[Stored items]
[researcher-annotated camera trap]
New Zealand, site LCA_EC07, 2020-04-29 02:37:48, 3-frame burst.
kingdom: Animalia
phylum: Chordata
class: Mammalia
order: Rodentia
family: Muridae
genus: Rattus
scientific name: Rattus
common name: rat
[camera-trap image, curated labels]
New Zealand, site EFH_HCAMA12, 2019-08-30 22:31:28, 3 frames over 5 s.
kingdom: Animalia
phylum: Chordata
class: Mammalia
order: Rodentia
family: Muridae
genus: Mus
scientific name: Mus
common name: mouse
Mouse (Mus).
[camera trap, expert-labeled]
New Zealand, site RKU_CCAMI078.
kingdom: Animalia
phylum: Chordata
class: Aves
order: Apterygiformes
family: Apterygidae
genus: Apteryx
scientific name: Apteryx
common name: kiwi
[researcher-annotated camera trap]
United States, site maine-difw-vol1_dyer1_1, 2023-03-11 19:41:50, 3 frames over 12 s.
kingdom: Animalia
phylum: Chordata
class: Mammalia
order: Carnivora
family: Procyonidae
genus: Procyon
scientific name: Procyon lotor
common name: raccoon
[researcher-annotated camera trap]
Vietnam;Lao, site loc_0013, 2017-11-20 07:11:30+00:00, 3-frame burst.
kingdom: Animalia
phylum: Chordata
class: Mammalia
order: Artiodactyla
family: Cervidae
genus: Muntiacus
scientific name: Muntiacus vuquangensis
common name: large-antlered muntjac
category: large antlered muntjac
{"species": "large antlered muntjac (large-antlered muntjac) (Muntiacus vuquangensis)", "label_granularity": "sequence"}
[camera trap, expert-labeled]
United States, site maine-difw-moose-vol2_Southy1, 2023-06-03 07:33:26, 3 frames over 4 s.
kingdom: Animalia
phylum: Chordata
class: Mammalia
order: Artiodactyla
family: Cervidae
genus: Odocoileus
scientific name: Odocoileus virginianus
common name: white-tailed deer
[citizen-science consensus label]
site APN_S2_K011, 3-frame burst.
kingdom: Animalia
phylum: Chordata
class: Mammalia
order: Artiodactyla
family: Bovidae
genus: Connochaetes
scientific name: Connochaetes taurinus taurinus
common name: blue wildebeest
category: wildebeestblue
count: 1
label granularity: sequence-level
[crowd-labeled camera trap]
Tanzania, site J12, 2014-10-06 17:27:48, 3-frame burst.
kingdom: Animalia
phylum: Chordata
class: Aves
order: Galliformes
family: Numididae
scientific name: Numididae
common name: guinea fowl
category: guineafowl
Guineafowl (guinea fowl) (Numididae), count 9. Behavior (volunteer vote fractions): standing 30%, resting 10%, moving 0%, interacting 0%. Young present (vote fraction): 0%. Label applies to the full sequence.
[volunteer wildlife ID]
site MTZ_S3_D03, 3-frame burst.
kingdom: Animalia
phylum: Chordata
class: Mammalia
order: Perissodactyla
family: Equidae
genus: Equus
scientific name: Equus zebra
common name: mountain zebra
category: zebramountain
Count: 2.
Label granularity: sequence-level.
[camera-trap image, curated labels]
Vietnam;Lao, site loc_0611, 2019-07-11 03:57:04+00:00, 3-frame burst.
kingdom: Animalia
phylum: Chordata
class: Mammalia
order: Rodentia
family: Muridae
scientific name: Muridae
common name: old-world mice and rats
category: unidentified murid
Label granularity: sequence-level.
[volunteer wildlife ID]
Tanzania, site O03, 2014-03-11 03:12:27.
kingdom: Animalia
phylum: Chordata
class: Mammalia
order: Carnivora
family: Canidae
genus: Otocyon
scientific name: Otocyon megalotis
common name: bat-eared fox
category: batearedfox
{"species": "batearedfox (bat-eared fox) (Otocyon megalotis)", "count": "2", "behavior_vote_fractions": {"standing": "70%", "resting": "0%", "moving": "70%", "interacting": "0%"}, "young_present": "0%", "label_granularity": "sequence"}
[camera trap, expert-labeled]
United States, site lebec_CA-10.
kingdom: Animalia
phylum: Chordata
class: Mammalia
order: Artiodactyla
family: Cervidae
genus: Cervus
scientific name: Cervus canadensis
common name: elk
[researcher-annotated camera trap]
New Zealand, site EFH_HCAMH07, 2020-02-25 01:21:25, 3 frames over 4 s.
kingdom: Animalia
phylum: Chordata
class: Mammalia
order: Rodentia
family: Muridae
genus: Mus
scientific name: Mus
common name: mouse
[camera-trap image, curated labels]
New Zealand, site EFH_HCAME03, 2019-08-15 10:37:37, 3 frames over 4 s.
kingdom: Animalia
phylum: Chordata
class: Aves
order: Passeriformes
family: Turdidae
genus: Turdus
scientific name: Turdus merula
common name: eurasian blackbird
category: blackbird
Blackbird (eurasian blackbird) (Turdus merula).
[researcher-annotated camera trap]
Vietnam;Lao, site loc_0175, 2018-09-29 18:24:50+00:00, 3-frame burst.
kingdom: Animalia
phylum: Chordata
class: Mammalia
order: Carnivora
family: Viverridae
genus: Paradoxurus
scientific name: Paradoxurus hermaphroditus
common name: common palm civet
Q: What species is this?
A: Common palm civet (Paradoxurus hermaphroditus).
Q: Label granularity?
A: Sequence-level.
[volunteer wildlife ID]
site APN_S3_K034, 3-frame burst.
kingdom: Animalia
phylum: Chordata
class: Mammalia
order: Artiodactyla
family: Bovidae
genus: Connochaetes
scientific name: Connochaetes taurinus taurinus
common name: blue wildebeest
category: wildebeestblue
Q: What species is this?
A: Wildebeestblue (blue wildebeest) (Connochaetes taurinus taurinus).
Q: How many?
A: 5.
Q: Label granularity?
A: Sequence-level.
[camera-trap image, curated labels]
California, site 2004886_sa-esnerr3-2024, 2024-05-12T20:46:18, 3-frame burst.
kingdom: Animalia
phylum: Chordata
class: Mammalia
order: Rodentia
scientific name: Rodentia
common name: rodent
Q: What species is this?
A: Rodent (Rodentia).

**Task to carry out:**
Repeat the records, every one of them, without any deviation.

**Exercise response:**
[researcher-annotated camera trap]
New Zealand, site LCA_EC07, 2020-04-29 02:37:48, 3-frame burst.
kingdom: Animalia
phylum: Chordata
class: Mammalia
order: Rodentia
family: Muridae
genus: Rattus
scientific name: Rattus
common name: rat
[camera-trap image, curated labels]
New Zealand, site EFH_HCAMA12, 2019-08-30 22:31:28, 3 frames over 5 s.
kingdom: Animalia
phylum: Chordata
class: Mammalia
order: Rodentia
family: Muridae
genus: Mus
scientific name: Mus
common name: mouse
Mouse (Mus).
[camera trap, expert-labeled]
New Zealand, site RKU_CCAMI078.
kingdom: Animalia
phylum: Chordata
class: Aves
order: Apterygiformes
family: Apterygidae
genus: Apteryx
scientific name: Apteryx
common name: kiwi
[researcher-annotated camera trap]
United States, site maine-difw-vol1_dyer1_1, 2023-03-11 19:41:50, 3 frames over 12 s.
kingdom: Animalia
phylum: Chordata
class: Mammalia
order: Carnivora
family: Procyonidae
genus: Procyon
scientific name: Procyon lotor
common name: raccoon
[researcher-annotated camera trap]
Vietnam;Lao, site loc_0013, 2017-11-20 07:11:30+00:00, 3-frame burst.
kingdom: Animalia
phylum: Chordata
class: Mammalia
order: Artiodactyla
family: Cervidae
genus: Muntiacus
scientific name: Muntiacus vuquangensis
common name: large-antlered muntjac
category: large antlered muntjac
{"species": "large antlered muntjac (large-antlered muntjac) (Muntiacus vuquangensis)", "label_granularity": "sequence"}
[camera trap, expert-labeled]
United States, site maine-difw-moose-vol2_Southy1, 2023-06-03 07:33:26, 3 frames over 4 s.
kingdom: Animalia
phylum: Chordata
class: Mammalia
order: Artiodactyla
family: Cervidae
genus: Odocoileus
scientific name: Odocoileus virginianus
common name: white-tailed deer
[citizen-science consensus label]
site APN_S2_K011, 3-frame burst.
kingdom: Animalia
phylum: Chordata
class: Mammalia
order: Artiodactyla
family: Bovidae
genus: Connochaetes
scientific name: Connochaetes taurinus taurinus
common name: blue wildebeest
category: wildebeestblue
count: 1
label granularity: sequence-level
[crowd-labeled camera trap]
Tanzania, site J12, 2014-10-06 17:27:48, 3-frame burst.
kingdom: Animalia
phylum: Chordata
class: Aves
order: Galliformes
family: Numididae
scientific name: Numididae
common name: guinea fowl
category: guineafowl
Guineafowl (guinea fowl) (Numididae), count 9. Behavior (volunteer vote fractions): standing 30%, resting 10%, moving 0%, interacting 0%. Young present (vote fraction): 0%. Label applies to the full sequence.
[volunteer wildlife ID]
site MTZ_S3_D03, 3-frame burst.
kingdom: Animalia
phylum: Chordata
class: Mammalia
order: Perissodactyla
family: Equidae
genus: Equus
scientific name: Equus zebra
common name: mountain zebra
category: zebramountain
Count: 2.
Label granularity: sequence-level.
[camera-trap image, curated labels]
Vietnam;Lao, site loc_0611, 2019-07-11 03:57:04+00:00, 3-frame burst.
kingdom: Animalia
phylum: Chordata
class: Mammalia
order: Rodentia
family: Muridae
scientific name: Muridae
common name: old-world mice and rats
category: unidentified murid
Label granularity: sequence-level.
[volunteer wildlife ID]
Tanzania, site O03, 2014-03-11 03:12:27.
kingdom: Animalia
phylum: Chordata
class: Mammalia
order: Carnivora
family: Canidae
genus: Otocyon
scientific name: Otocyon megalotis
common name: bat-eared fox
category: batearedfox
{"species": "batearedfox (bat-eared fox) (Otocyon megalotis)", "count": "2", "behavior_vote_fractions": {"standing": "70%", "resting": "0%", "moving": "70%", "interacting": "0%"}, "young_present": "0%", "label_granularity": "sequence"}
[camera trap, expert-labeled]
United States, site lebec_CA-10.
kingdom: Animalia
phylum: Chordata
class: Mammalia
order: Artiodactyla
family: Cervidae
genus: Cervus
scientific name: Cervus canadensis
common name: elk
[researcher-annotated camera trap]
New Zealand, site EFH_HCAMH07, 2020-02-25 01:21:25, 3 frames over 4 s.
kingdom: Animalia
phylum: Chordata
class: Mammalia
order: Rodentia
family: Muridae
genus: Mus
scientific name: Mus
common name: mouse
[camera-trap image, curated labels]
New Zealand, site EFH_HCAME03, 2019-08-15 10:37:37, 3 frames over 4 s.
kingdom: Animalia
phylum: Chordata
class: Aves
order: Passeriformes
family: Turdidae
genus: Turdus
scientific name: Turdus merula
common name: eurasian blackbird
category: blackbird
Blackbird (eurasian blackbird) (Turdus merula).
[researcher-annotated camera trap]
Vietnam;Lao, site loc_0175, 2018-09-29 18:24:50+00:00, 3-frame burst.
kingdom: Animalia
phylum: Chordata
class: Mammalia
order: Carnivora
family: Viverridae
genus: Paradoxurus
scientific name: Paradoxurus hermaphroditus
common name: common palm civet
Q: What species is this?
A: Common palm civet (Paradoxurus hermaphroditus).
Q: Label granularity?
A: Sequence-level.
[volunteer wildlife ID]
site APN_S3_K034, 3-frame burst.
kingdom: Animalia
phylum: Chordata
class: Mammalia
order: Artiodactyla
family: Bovidae
genus: Connochaetes
scientific name: Connochaetes taurinus taurinus
common name: blue wildebeest
category: wildebeestblue
Q: What species is this?
A: Wildebeestblue (blue wildebeest) (Connochaetes taurinus taurinus).
Q: How many?
A: 5.
Q: Label granularity?
A: Sequence-level.
[camera-trap image, curated labels]
California, site 2004886_sa-esnerr3-2024, 2024-05-12T20:46:18, 3-frame burst.
kingdom: Animalia
phylum: Chordata
class: Mammalia
order: Rodentia
scientific name: Rodentia
common name: rodent
Q: What species is this?
A: Rodent (Rodentia).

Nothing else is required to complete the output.